Gokul Karthik Kumar says his experience at the Mohamed bin Zayed University of Artificial Intelligence has prepared him well for a career in AI R&D
Ahead of Sunday’s commencement practice, Masters in Computer Vision student Gokul Karthik Kumar with harrij times about his journey at the groundbreaking institution.
He said the university gave him the freedom to explore many areas of artificial intelligence (AI), including his passion for natural language processing.
“While my two-year major was in computer vision, my advisor supported me to pursue projects in other fields such as natural language processing and speech processing, which was very fulfilling and helped me identify my current field of passion.”
A native of Tamil Nadu, India, Kumar emphasized that his experience at MBZUAI was “transformative” and prepared him for a future career in AI research and development.
“I learned from some of the most knowledgeable professors in AI. I also improved my research skills from problem identification to research proposal to presentation.”
Unique Artificial Intelligence Solution
Kumar has an extensive background in machine learning for text, image, speech and time series and has worked with top technology organizations such as Microsoft Research India, TCS Research, MBZUAI and IIT Madras. He has won numerous hackathons, including the IEEE SLT 2022 International Hackathon in Qatar, eight national hackathons in the UAE and India, and a US patent.
Co-authored papers published at important conferences such as IEEE International Conference on Acoustics, Speech, and Signal Processing (ICASSP 2023), Association for Computational Linguistics (ACL 2022) Symposium, Empirical Methods in Natural Language Processing (EMNLP 2022) Symposium and International Joint Conference on Neural Networks (IJCNN).
After graduation, he will travel to Greece to attend ICASSP 2023, where he will deliver a presentation titled Build text-to-speech systems for the next billion users.
“This project was initiated during my summer internship at Microsoft Research India, where I collaborated with my co-author, Praveen from IIT Madras. Our work involved systematic evaluation of design choices for text-to-speech systems to Published state-of-the-art models for 13 Indian languages. Most open source text-to-speech are available in English, but extending them to local languages could impact the masses, especially those who cannot read.”
Hate memes, Autodub
Kumar’s dissertation research explored effective representation methods for multilingual and multimodal data. His work addresses critical tasks such as question answering, hate meme classification, text-to-speech, and text-to-image retrieval. In today’s age of social media, where online bullying has become increasingly common, Kumar’s research is significant.
Hate memes, including hate speech against individuals on social media, pose a worrying challenge. While multiple techniques exist for classifying such memes, Kumar devised a straightforward method that effectively combines image and textual features to predict the likelihood of hate. This can enable social media platforms to make informed decisions about what they should and should not post.
He was also involved in the co-development of the award-winning Autodub, a human-in-the-loop AI dubbing platform designed to remove language barriers in educational video content to enhance remote online learning in every corner of the globe. Autodub seamlessly integrates transcription, translation, voice-over and background audio separation to create accurate translations and promote accessibility for all. Since many educational videos are primarily in English, this can create barriers for non-native English speakers. Autodub offers a viable solution to this challenge.

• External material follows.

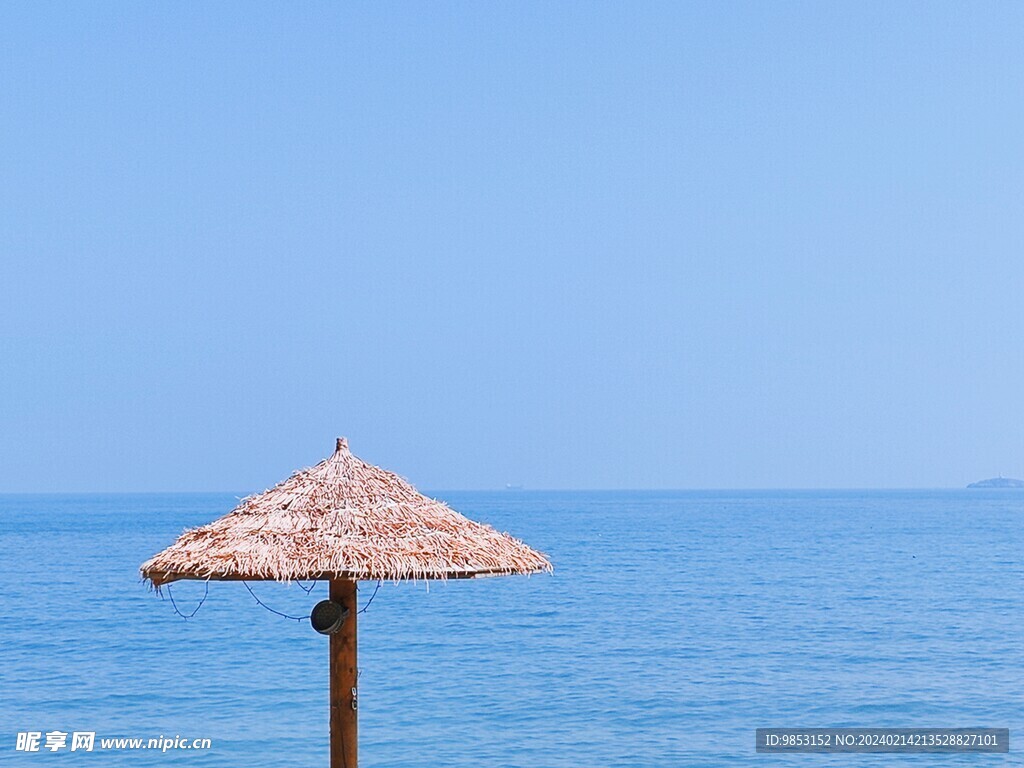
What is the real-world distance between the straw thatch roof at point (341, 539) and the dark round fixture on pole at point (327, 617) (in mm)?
289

“What really excites me about my future career is the opportunity to make a tangible impact. It would be amazing if I could develop something that would enhance the process and thus positively impact a large number of individuals. There are only a few A field or a technology has the ability to create something that instantly captures widespread attention and sparks conversations in diverse communities.”
Join G42 as a scientist
An avid follower of IPL cricket team Chennai Super Kings, he recalls his favorite UAE memory of seeing his team claim the season title in Dubai in 2021, which coincides with the start of his journey as host. Even more exciting, just days before his graduation ceremony, his team won again.
His next challenge is to help develop large-scale language models in the UAE — a country that has made perpetuating AI a key priority.
“I will be joining G42’s Inception Institute for Artificial Intelligence (IIAI) as an applied scientist, where my focus will be on working collaboratively in teams to develop large-scale language models tailored for UAE-centric applications .”
Kumar was the first in his family to earn a master’s degree. He also holds a Bachelor of Information Technology from Anna University, Chennai. He is one of 59 computer vision, machine learning and natural language processing students graduating in 2023.